SOURCE TEXT:
-- Begin --

Jump to content

  •  



Search Articles


- - - - -

Binocular Universe: Orion's Arm


Voice your opinion about this subject in our forums


Binocular Universe:
Orion's Arm

 

January 2013

 

Phil Harrington

Everyone's favorite constellation, Orion the Hunter, stands tall in the January sky.  He's like an old friend who returns every year just to check in and say "hello."  We have visited him before in this e-column, enjoying the treasure of the Orion Nebula, M42, as well as some other sights, including M78 and his "Belt Cluster," Collinder 70.  All are worth revisiting on every clear winter's night.  But this time around, we are going to pay a call on some new targets that often go unappreciated.

Above: Winter star map from Star Watch by Phil Harrington.

Above: Finder chart for this month's Binocular Universe.

Chart adapted from Touring the Universe through Binoculars Atlas (TUBA)

Let’s begin our visit to the Hunter with his “Alpha” star, brilliant Betelgeuse.  While many of Orion's stars are happily fusing hydrogen into helium within their cores, Betelgeuse has been there, done that.  Though estimated to be less than 10 million years old, Betelgeuse has lived life fast and furious.  The hydrogen supply in its core was exhausted long ago, causing the star to swell into an enormous red supergiant.  Today, heavier elements are undergoing fusion in its core.  In the process, internal pressures have bloated its outer diameter.  Were it centered in our solar system, Betelgeuse would extend beyond the four inner planets and continue halfway out to Jupiter.  Eventually, its central process will end and Betelgeuse will go out in a burst of glory as a supernova.  When will that happen?  Experts tell us sometime in the next million years or so.  For now, enjoy its brilliant ruby red color.

-- End --

TASKS TO CARRY OUT:
A. According to the Orion article, how old is Betelgeuse estimated to be?
B. Please list the sights in Orion that the Orion article says earlier installments of the column already visited.
C. Extend the Orion article, picking up after its last sentence.
The listing has nothing to do with this.

PROVIDED MATERIAL:
-- Begin --

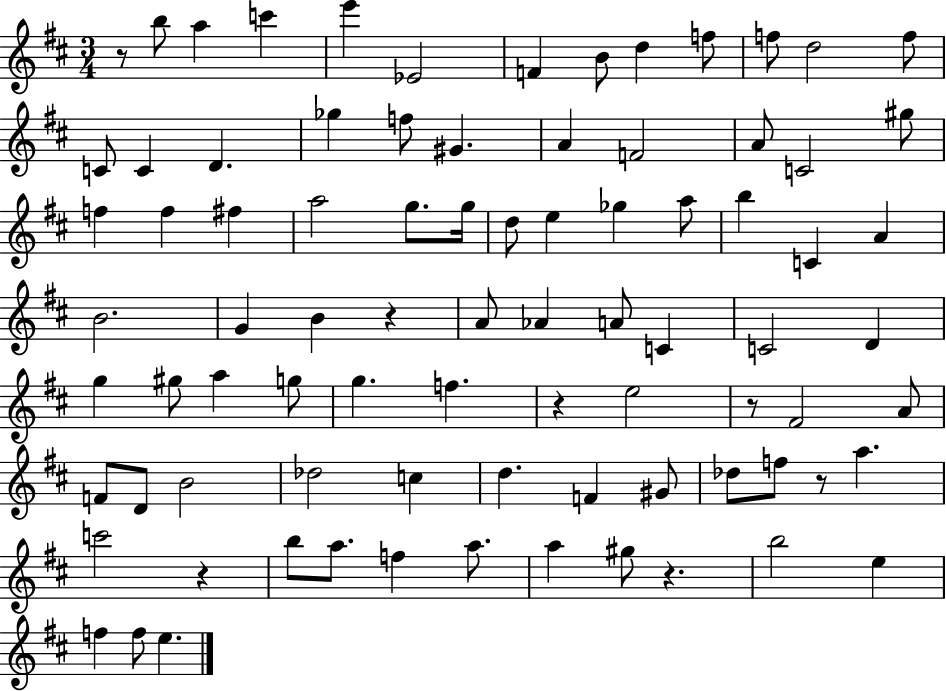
R/e B5/e A5/q C6/q E6/q Eb4/h F4/q B4/e D5/q F5/e F5/e D5/h F5/e C4/e C4/q D4/q. Gb5/q F5/e G#4/q. A4/q F4/h A4/e C4/h G#5/e F5/q F5/q F#5/q A5/h G5/e. G5/s D5/e E5/q Gb5/q A5/e B5/q C4/q A4/q B4/h. G4/q B4/q R/q A4/e Ab4/q A4/e C4/q C4/h D4/q G5/q G#5/e A5/q G5/e G5/q. F5/q. R/q E5/h R/e F#4/h A4/e F4/e D4/e B4/h Db5/h C5/q D5/q. F4/q G#4/e Db5/e F5/e R/e A5/q. C6/h R/q B5/e A5/e. F5/q A5/e. A5/q G#5/e R/q. B5/h E5/q F5/q F5/e E5/q.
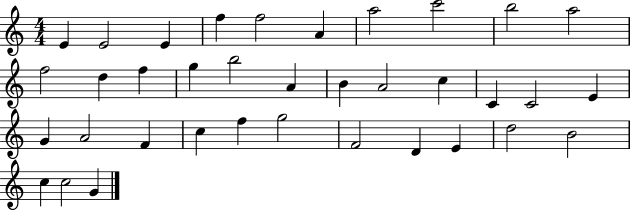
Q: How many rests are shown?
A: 0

-- End --

TASK RESPONSES:
A. Less than 10 million years old.

B.
- The Orion Nebula, M42
- M78
- The "Belt Cluster," Collinder 70

C.
 

Incidentally, Betelgeuse’s designation as the Alpha star in Orion makes a fun footnote in an astronomical trivia contest.  When Johann Bayer originally conceived his star-designation system based on the Greek alphabet in his 1603 star atlas Uranometria Omnium Asterismorum, he sorted the prominent stars in each constellation in order of descending magnitude.  Alpha was reserved for the brightest in each constellation, followed by Beta, Gamma, Delta, and so on.  But he messed up in Orion as well as a couple of other constellations.  Betelgeuse, it turns out, is not the brightest star in Orion; Rigel is.  Betelgeuse varies between magnitudes +0.3 and +1.2, while Rigel is rated magnitude +0.1.  Perhaps Bayer was victim to what’s called the Purkinje Effect.  This optical illusion causes red stars to grow in brightness the longer you stare at them.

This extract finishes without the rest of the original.